» **TASKS FOR THIS EXERCISE**:
1) In the forum thread about the IPO1 title, write out the passage from "Super happy to" to "means a lot..." word for word.
2) According to the forum thread about the IPO1 title, why does the title mean so much to the person who bred the dog? Answer in one to three sentences.
3) In the forum thread about the IPO1 title, what score did the dog earn in protection?

» **TEXT TO READ**:

——

# So Happy for WAR



## weberhaus (Jan 2, 2008)

Super happy to share and Brag that my Girl got her IPO1 title June 20th
Xena's Warrior z vom Weberhaus IPO1 ...Yeah!!!!!
98 points in tracking 93 points in Obed even in the 95F heat and then 82 in protection. need to fix this bark and hold problem and a few other things need swicked but she was awesome in the heat and was super happy with her.
She is 3rd Generation of my breeding so it means a lot...

High in tracking 
High in Obed
High IPO1
High in trial

GO WAR Next IPO2


----------



## mycobraracr (Dec 4, 2011)

Congrats!!!


----------



## weberhaus (Jan 2, 2008)

some pictures


----------



## elisabeth_00117 (May 17, 2009)

Love her! So happy for you both! 

Excited to see her IPO2 title listed soon too!


----------



## RZZNSTR (Jan 24, 2015)

Bravo and well done!


----------



## wyoung2153 (Feb 28, 2010)

Congrats!!!!


----------



## Shade (Feb 20, 2012)

Fantastic, congratulations!!  Brains and beauty, love it :wub:


----------



## newlie (Feb 12, 2013)

Congratulations! Beautiful girl!


----------



## DogWalker (Jun 16, 2015)

Outstanding!


What a beautiful dog!!


----------

——

» **SOURCE DATA**:
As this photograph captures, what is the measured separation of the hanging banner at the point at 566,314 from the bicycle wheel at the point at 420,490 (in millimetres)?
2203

——

» **OUTPUTS FOR THE TASKS**:
1)
Super happy to share and Brag that my Girl got her IPO1 title June 20th
Xena's Warrior z vom Weberhaus IPO1 ...Yeah!!!!!
98 points in tracking 93 points in Obed even in the 95F heat and then 82 in protection. need to fix this bark and hold problem and a few other things need swicked but she was awesome in the heat and was super happy with her.
She is 3rd Generation of my breeding so it means a lot...

2) The dog is the third generation of that person's own breeding. That is why earning the title means a lot to them.

3) 82 points.